--- Supplied material Enclosed Below ---
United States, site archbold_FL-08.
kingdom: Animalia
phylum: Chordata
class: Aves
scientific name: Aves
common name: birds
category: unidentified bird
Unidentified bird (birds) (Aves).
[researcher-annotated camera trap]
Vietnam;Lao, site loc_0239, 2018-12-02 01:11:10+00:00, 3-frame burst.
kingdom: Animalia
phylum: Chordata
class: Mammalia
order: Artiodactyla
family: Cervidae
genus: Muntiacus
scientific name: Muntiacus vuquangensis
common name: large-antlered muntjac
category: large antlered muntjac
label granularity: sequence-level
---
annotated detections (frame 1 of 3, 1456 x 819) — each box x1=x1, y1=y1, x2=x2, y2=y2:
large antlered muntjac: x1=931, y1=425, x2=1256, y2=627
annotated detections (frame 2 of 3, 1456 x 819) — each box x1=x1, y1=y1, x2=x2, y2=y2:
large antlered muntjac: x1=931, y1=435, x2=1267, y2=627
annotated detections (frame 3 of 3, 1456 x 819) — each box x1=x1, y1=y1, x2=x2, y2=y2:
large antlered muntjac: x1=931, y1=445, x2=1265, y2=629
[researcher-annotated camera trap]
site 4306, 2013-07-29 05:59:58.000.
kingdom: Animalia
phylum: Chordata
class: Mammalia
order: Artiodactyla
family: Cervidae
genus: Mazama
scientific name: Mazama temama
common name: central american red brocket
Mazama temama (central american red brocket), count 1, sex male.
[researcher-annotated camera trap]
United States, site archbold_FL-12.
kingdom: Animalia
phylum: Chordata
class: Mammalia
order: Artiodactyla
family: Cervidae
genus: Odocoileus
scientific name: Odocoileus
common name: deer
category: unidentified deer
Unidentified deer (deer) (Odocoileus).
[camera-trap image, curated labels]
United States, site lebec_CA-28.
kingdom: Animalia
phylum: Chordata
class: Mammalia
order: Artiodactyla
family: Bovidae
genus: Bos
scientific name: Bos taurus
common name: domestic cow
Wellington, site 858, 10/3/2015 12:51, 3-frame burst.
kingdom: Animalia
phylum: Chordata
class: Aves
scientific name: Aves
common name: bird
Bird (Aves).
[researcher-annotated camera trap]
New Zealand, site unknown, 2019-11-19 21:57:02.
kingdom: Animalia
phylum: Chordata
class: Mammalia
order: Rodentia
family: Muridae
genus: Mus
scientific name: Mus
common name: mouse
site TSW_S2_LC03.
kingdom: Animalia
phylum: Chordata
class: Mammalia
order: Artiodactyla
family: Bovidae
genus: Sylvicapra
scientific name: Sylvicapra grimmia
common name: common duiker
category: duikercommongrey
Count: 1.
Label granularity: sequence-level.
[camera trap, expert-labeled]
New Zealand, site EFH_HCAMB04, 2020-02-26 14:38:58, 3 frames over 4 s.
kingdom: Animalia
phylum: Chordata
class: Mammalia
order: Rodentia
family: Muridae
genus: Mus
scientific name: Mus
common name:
--- End of Enclosed Supplied material ---
**Your goal**
Each of the entries above needs to be given again exactly.

**Response area**
United States, site archbold_FL-08.
kingdom: Animalia
phylum: Chordata
class: Aves
scientific name: Aves
common name: birds
category: unidentified bird
Unidentified bird (birds) (Aves).
[researcher-annotated camera trap]
Vietnam;Lao, site loc_0239, 2018-12-02 01:11:10+00:00, 3-frame burst.
kingdom: Animalia
phylum: Chordata
class: Mammalia
order: Artiodactyla
family: Cervidae
genus: Muntiacus
scientific name: Muntiacus vuquangensis
common name: large-antlered muntjac
category: large antlered muntjac
label granularity: sequence-level
---
annotated detections (frame 1 of 3, 1456 x 819) — each box x1=x1, y1=y1, x2=x2, y2=y2:
large antlered muntjac: x1=931, y1=425, x2=1256, y2=627
annotated detections (frame 2 of 3, 1456 x 819) — each box x1=x1, y1=y1, x2=x2, y2=y2:
large antlered muntjac: x1=931, y1=435, x2=1267, y2=627
annotated detections (frame 3 of 3, 1456 x 819) — each box x1=x1, y1=y1, x2=x2, y2=y2:
large antlered muntjac: x1=931, y1=445, x2=1265, y2=629
[researcher-annotated camera trap]
site 4306, 2013-07-29 05:59:58.000.
kingdom: Animalia
phylum: Chordata
class: Mammalia
order: Artiodactyla
family: Cervidae
genus: Mazama
scientific name: Mazama temama
common name: central american red brocket
Mazama temama (central american red brocket), count 1, sex male.
[researcher-annotated camera trap]
United States, site archbold_FL-12.
kingdom: Animalia
phylum: Chordata
class: Mammalia
order: Artiodactyla
family: Cervidae
genus: Odocoileus
scientific name: Odocoileus
common name: deer
category: unidentified deer
Unidentified deer (deer) (Odocoileus).
[camera-trap image, curated labels]
United States, site lebec_CA-28.
kingdom: Animalia
phylum: Chordata
class: Mammalia
order: Artiodactyla
family: Bovidae
genus: Bos
scientific name: Bos taurus
common name: domestic cow
Wellington, site 858, 10/3/2015 12:51, 3-frame burst.
kingdom: Animalia
phylum: Chordata
class: Aves
scientific name: Aves
common name: bird
Bird (Aves).
[researcher-annotated camera trap]
New Zealand, site unknown, 2019-11-19 21:57:02.
kingdom: Animalia
phylum: Chordata
class: Mammalia
order: Rodentia
family: Muridae
genus: Mus
scientific name: Mus
common name: mouse
site TSW_S2_LC03.
kingdom: Animalia
phylum: Chordata
class: Mammalia
order: Artiodactyla
family: Bovidae
genus: Sylvicapra
scientific name: Sylvicapra grimmia
common name: common duiker
category: duikercommongrey
Count: 1.
Label granularity: sequence-level.
[camera trap, expert-labeled]
New Zealand, site EFH_HCAMB04, 2020-02-26 14:38:58, 3 frames over 4 s.
kingdom: Animalia
phylum: Chordata
class: Mammalia
order: Rodentia
family: Muridae
genus: Mus
scientific name: Mus
common name:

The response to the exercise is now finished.